Start of Records for the task

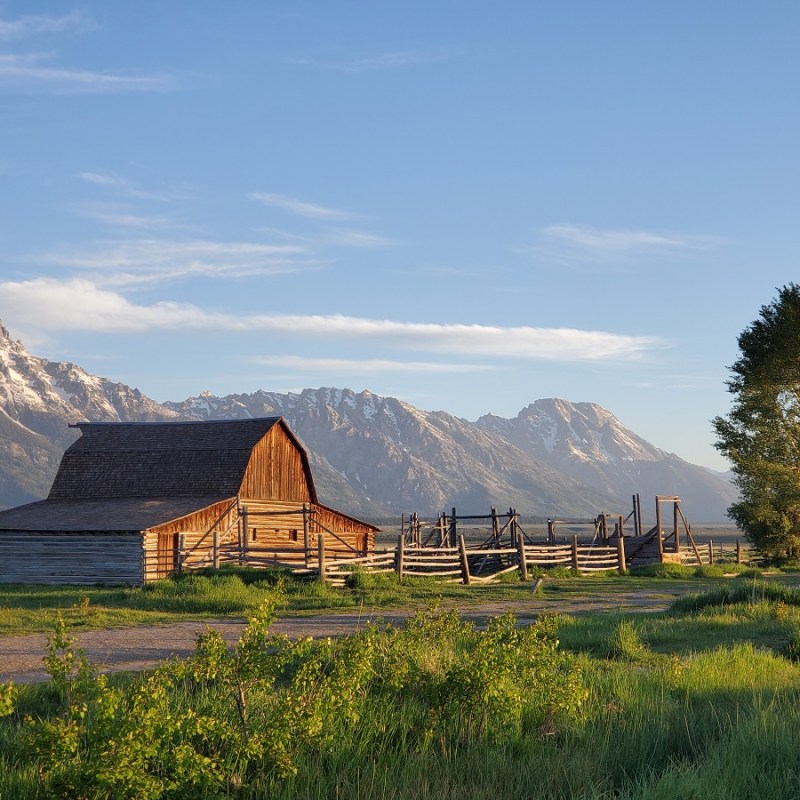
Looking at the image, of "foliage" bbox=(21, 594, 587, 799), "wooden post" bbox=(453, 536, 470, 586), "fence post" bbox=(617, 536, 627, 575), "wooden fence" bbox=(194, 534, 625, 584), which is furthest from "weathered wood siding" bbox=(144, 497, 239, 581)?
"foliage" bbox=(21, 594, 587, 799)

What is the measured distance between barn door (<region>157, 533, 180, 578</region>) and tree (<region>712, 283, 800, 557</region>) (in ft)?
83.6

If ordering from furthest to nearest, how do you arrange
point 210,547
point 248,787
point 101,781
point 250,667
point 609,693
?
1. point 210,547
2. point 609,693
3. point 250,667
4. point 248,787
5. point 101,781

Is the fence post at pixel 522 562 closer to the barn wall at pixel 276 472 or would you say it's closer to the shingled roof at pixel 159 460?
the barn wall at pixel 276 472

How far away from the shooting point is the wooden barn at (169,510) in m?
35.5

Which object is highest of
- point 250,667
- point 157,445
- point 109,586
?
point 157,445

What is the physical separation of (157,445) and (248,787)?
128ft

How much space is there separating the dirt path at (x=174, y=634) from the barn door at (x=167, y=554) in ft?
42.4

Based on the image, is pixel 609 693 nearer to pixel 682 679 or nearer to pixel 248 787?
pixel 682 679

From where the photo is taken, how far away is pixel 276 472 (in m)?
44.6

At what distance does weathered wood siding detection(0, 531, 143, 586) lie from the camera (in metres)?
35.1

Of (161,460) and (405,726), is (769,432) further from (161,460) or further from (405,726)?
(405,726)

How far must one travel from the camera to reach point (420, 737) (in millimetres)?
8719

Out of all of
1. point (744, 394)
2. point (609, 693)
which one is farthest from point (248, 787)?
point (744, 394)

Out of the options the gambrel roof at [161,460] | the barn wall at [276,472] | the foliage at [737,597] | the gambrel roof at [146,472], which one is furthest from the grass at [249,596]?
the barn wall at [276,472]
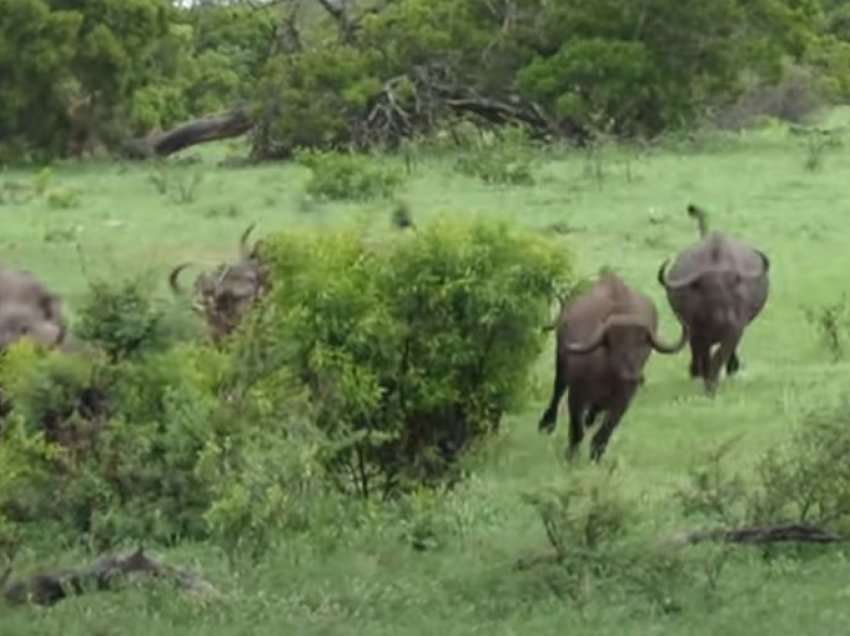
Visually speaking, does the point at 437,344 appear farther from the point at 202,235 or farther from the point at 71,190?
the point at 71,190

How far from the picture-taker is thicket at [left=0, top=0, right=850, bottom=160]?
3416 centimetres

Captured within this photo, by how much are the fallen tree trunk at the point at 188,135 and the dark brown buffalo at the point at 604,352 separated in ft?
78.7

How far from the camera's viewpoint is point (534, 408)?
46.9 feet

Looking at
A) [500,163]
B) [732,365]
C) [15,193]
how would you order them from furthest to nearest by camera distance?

End of Records for the task

▶ [Directions for this task]
Turn the lines starting at the one that contains "If ordering from" and ending at the one that contains "5. point 101,781" into a Markdown table with the columns Row and Line, giving each line its own numbered row and leaving out any blank lines.

▶ [Result for this exercise]
| Row | Line |
|---|---|
| 1 | If ordering from furthest to nearest, how do you arrange |
| 2 | point 210,547 |
| 3 | point 248,787 |
| 4 | point 101,781 |
| 5 | point 250,667 |
| 6 | point 609,693 |
| 7 | ? |
| 8 | 1. point 210,547 |
| 9 | 2. point 609,693 |
| 10 | 3. point 250,667 |
| 11 | 4. point 248,787 |
| 12 | 5. point 101,781 |